Porter Party - Nuke Fun
Porter Party – Nuke Fun

Consisting of Chris Greco (vox), Kyle Eberth (keys), Connor Andrew (guitar), Matt Deierlein (bass), and Marcus Ryan (drums), Nuke Fun began as an escape from life’s doldrums and a means of keeping friendships alive. “Nuke Fun was a way for me to set time aside work and law school and spend time with my friends and have fun,” bassist Deierlein shares. “Next thing I knew, we were setting a day of the week to meet up with everyone. It was a perfect way for me to budget my time so I have those small moments of pleasure in my life.”

Yet somehow, the small moments have grown larger as Nuke Fun burst out of the bedroom. Released at the end of 2017, Nuke Fun’s debut EP Porter Party (yes, that’s it’s real name; they’re pretty into puns) offers a promising sneak-peak into the New Yorkers’ high-energy, no-holds-barred approach. Title track “Porter Party” sets the scene with a stimulating mix of electrical sounds and heavy-hitting, hi-throttle electric guitars. Greco’s cascading vocal line is instantly memorable, a continues rhythmic pulse that immediately sets Nuke Fun apart.

Visions of a livin
I cannot afford the gimmick
Gimme gimme everything
I never knew I needed till I had it
Slip and slid, dip and dive
Spiritual suicide
No matter how you try, sit and cry
I rely on my lies
– “Porter Party,” Nuke Fun

Nuke Fun

This kind of music is a refreshing change of pace from the standard rock and alternative canon, something new and exciting. And while the EP’s title track truly shines high above the rest, the remaining three tracks display a wealth of creativity and a band willing to explore. “Alley Cat” and “Imagine Us” integrate certain hip-hop elements that remind us of the time Guns N’ Roses threw rap into some of their later songs. Hint: They’re not the standouts. Despite so many attempts to blend these genres, the music world is very much at odds over whether rap and rock live together in perfect harmony – and Nuke Fun, despite giving it a valiant effort, leaves us still at odds. Of note, however, is the synergy between bass and guitar in these tracks. Nuke Fun definitely know how to energize, as can be felt in the record’s closer, “Imagine Us.”
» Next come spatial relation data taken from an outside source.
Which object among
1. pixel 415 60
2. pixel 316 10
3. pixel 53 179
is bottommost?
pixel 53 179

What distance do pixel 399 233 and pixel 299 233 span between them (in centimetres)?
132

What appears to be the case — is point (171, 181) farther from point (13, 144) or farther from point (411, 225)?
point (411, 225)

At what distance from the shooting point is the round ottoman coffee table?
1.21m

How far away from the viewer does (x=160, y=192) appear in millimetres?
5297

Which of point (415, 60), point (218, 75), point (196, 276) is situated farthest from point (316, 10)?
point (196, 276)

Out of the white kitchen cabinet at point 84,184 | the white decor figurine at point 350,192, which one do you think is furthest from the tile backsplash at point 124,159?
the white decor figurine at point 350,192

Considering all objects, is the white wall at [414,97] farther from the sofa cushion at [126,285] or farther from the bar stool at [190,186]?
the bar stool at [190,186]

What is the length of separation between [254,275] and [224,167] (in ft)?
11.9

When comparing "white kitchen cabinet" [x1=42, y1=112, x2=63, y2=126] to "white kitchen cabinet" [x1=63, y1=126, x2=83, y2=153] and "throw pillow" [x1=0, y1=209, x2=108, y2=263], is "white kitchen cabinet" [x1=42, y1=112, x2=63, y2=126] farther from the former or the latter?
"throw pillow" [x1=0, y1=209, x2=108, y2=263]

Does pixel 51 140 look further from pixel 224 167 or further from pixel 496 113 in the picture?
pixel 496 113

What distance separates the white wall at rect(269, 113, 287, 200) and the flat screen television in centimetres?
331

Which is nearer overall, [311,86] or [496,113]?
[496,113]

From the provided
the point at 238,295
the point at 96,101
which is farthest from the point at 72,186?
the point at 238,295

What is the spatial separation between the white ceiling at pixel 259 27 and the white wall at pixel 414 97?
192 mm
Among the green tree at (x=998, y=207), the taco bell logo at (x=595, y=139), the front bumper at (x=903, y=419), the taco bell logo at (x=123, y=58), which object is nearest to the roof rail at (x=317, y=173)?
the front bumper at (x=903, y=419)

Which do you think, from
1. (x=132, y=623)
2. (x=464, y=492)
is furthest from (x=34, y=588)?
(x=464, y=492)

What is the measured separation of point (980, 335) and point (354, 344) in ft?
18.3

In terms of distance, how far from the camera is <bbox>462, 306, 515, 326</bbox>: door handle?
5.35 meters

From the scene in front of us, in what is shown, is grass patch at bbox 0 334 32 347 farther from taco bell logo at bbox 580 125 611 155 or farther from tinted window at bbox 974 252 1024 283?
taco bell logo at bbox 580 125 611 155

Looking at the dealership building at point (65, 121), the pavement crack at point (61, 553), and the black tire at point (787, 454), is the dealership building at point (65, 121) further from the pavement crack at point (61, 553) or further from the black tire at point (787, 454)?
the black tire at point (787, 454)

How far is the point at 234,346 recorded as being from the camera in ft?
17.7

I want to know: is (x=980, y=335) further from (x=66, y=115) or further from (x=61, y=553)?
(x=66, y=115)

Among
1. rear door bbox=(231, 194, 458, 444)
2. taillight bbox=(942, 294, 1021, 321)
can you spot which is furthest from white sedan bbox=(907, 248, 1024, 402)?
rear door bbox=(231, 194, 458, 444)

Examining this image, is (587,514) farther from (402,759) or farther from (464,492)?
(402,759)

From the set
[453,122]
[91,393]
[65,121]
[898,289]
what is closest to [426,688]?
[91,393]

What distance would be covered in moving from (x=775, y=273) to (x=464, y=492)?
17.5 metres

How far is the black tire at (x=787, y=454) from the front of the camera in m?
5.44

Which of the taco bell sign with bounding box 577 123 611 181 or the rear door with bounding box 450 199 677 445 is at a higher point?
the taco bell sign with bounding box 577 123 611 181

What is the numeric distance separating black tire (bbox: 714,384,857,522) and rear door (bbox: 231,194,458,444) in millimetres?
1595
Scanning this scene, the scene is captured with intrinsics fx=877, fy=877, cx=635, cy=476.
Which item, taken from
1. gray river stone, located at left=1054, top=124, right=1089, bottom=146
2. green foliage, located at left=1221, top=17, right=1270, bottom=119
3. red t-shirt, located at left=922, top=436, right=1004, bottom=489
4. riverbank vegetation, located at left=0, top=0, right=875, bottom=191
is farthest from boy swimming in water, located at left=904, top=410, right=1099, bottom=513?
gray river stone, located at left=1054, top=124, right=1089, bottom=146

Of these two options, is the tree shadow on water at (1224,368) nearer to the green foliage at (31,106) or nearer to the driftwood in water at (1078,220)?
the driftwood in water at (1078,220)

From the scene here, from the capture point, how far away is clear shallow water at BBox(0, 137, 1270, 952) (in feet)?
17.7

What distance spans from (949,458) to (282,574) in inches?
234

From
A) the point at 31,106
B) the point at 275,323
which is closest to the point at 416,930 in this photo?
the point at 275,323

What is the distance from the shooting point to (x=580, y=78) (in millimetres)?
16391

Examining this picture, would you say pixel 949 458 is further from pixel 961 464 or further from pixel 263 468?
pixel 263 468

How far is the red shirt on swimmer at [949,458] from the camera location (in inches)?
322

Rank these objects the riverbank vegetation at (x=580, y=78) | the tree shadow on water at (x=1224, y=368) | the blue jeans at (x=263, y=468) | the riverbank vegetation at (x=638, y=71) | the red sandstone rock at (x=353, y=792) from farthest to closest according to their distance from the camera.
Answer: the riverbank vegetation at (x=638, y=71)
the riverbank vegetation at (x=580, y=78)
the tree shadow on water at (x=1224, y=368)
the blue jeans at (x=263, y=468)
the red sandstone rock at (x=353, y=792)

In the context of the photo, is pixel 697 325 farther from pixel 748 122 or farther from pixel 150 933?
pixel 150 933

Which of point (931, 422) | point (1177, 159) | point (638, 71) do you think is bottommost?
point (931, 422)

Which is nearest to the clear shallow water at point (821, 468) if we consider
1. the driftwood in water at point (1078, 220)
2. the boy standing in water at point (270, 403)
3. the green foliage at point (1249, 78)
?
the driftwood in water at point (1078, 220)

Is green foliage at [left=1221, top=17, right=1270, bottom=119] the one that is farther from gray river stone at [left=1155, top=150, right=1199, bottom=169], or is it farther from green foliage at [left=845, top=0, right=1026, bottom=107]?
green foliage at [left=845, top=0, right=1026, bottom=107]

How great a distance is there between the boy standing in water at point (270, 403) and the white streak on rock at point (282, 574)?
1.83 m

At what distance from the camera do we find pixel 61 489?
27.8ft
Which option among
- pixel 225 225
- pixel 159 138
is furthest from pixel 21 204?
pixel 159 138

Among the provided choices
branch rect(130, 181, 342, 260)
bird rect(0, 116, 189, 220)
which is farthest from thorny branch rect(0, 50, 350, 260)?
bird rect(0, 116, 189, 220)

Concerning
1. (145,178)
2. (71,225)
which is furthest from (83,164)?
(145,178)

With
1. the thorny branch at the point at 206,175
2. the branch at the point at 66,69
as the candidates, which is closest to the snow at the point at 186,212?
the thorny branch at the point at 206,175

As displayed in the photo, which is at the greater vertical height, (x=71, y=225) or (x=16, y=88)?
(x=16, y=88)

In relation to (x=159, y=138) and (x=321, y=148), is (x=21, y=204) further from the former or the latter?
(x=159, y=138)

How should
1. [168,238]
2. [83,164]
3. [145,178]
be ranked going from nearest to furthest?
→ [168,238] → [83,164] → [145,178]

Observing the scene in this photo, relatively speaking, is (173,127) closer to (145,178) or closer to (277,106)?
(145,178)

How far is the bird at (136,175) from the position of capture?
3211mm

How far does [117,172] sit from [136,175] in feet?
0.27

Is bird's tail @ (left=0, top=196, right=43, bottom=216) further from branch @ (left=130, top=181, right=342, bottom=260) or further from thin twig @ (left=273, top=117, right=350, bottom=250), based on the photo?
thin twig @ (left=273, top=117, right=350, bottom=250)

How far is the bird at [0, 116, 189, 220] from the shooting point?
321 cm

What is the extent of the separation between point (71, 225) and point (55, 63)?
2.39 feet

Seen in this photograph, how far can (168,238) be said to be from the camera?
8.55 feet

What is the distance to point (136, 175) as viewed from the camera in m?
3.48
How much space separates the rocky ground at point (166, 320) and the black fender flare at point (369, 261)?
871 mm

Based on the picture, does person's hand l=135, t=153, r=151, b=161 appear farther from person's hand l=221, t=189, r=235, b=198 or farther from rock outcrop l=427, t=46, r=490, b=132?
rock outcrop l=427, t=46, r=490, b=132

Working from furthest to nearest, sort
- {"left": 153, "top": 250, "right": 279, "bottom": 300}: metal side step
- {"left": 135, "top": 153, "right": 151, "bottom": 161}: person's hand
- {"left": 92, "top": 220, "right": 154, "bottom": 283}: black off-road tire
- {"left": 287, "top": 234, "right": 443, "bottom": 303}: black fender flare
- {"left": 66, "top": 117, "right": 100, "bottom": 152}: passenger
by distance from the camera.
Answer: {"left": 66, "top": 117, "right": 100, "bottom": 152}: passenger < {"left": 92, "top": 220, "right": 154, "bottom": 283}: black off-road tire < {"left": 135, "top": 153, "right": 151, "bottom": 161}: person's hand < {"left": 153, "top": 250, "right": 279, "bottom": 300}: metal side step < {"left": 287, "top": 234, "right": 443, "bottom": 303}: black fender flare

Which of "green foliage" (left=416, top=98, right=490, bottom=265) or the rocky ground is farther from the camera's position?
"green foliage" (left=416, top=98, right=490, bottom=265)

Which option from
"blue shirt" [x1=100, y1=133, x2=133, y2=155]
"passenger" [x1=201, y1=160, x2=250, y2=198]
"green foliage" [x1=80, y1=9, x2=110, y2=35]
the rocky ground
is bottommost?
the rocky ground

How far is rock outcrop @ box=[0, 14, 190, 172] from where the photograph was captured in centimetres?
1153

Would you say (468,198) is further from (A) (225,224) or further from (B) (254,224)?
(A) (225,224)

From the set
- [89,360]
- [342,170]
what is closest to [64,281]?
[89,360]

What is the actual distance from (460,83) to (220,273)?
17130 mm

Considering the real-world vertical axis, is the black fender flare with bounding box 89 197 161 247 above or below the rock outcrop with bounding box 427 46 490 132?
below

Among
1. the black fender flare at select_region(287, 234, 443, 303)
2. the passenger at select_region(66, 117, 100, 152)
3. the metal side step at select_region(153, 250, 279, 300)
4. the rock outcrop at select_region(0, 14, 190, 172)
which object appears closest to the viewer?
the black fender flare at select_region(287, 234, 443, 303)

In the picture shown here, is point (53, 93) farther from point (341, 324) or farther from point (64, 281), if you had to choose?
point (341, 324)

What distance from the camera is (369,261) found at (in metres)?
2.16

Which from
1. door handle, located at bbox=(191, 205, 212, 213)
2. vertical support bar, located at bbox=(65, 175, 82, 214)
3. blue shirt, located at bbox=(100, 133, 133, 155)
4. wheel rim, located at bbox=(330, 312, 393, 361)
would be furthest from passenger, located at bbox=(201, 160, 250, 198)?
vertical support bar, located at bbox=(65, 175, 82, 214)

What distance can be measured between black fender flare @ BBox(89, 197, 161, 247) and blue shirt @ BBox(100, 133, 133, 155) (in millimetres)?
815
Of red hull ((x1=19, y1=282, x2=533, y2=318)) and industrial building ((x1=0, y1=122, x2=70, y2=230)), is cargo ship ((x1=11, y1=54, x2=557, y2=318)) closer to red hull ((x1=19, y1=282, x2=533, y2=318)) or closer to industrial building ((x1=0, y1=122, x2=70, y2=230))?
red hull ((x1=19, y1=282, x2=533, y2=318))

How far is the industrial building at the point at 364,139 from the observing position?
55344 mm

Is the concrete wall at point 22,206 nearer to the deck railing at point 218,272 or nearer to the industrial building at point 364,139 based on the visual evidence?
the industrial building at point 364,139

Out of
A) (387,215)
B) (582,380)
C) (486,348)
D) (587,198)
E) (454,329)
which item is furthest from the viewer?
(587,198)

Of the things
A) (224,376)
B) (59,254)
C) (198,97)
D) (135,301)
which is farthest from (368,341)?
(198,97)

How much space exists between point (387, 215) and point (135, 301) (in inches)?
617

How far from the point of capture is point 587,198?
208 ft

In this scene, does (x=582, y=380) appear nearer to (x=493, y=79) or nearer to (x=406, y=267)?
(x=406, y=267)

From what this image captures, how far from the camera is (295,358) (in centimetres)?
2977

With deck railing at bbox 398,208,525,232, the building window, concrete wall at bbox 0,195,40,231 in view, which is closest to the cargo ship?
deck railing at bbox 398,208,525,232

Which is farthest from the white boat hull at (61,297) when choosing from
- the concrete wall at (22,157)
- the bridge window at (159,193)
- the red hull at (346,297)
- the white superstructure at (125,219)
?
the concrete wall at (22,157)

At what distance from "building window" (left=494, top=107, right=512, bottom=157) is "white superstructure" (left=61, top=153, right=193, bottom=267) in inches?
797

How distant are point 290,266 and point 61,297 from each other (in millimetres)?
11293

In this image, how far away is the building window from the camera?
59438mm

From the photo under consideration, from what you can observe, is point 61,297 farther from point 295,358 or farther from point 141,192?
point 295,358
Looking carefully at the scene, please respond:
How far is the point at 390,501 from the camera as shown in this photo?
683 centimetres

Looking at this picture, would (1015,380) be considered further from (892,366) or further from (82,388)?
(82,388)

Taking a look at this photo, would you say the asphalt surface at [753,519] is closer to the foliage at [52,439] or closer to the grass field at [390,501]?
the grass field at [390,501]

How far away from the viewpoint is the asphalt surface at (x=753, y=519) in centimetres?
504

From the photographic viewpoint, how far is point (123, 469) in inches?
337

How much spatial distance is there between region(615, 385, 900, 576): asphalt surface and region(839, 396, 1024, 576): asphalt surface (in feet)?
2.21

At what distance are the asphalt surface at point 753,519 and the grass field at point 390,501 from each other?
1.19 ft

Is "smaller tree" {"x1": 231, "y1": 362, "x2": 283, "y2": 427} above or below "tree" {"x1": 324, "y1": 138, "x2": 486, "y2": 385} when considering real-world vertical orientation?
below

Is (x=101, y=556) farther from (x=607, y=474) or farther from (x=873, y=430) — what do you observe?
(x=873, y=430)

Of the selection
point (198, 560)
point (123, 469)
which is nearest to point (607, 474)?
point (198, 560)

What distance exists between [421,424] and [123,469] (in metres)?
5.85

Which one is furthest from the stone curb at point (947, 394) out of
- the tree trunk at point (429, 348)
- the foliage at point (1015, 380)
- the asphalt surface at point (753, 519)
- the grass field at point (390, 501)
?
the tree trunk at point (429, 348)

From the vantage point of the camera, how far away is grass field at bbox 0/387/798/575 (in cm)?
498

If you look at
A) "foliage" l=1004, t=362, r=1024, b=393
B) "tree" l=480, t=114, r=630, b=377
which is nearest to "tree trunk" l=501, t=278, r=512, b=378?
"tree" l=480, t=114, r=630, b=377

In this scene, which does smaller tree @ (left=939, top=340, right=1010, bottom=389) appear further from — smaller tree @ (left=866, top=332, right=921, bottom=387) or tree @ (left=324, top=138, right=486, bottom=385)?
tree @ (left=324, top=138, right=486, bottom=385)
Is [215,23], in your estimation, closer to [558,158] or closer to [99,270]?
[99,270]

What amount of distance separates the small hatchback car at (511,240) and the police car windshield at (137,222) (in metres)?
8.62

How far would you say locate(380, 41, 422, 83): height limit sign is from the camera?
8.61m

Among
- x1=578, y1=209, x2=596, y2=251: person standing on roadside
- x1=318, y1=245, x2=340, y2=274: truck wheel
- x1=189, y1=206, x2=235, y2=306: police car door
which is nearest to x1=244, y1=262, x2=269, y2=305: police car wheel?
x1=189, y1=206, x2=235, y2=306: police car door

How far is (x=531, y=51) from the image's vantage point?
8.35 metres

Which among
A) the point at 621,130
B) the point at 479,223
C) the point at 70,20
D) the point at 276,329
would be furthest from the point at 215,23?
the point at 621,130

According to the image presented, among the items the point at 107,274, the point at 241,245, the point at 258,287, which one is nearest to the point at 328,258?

I’m drinking with the devil
Dancing with an Angle
Stuck in a triangle of anger, again
And you got your new trap song
In this car we a ride along
Drinking that drink lukewarm till we be gone
And we freeze to life lessons
What to do with those lemons
Peace’d out to adolescents we asking nah
And this dagger has an anchor
In unanswered, answers
What feelings have manners
Imagine us
– “Imagine Us,” Nuke Fun

The melodic “Nobody’s Driving” is something of a melodic half-anthem, a full embrace of Nuke Fun’s pyrotechnics that proves them to be more than a one-trick pony. Guitarist Andrew shines in his manipulation of his instrument, both sonically and harmonically: He holds listeners attention up to the very end. “For me, I needed this group to work, and everyone is needed to make Nuke Fun work,” Andrew says. “I feel that comfort when I’m with them to bring out my best. Nuke Fun is the biggest project I’ve been a part of that gives me an awesome opportunity to do something different with the guitar.”

Nuke Fun © 2018
Nuke Fun © 2018

Nuke Fun’s emergence has been slow – a testament to the fact that for most of its members, this is their side gig. Still, they’ve managed to earn quite the following in a short time, and the band have their sights set on recording their full-length album in 2018. We, for one, cannot wait to hear more from this exciting entity. Experience Nuke Fun for yourself via the stream below, and peek inside their Porter Party EP with Atwood Magazine as the band provide a track-by-track take on the music and lyrics of their debut!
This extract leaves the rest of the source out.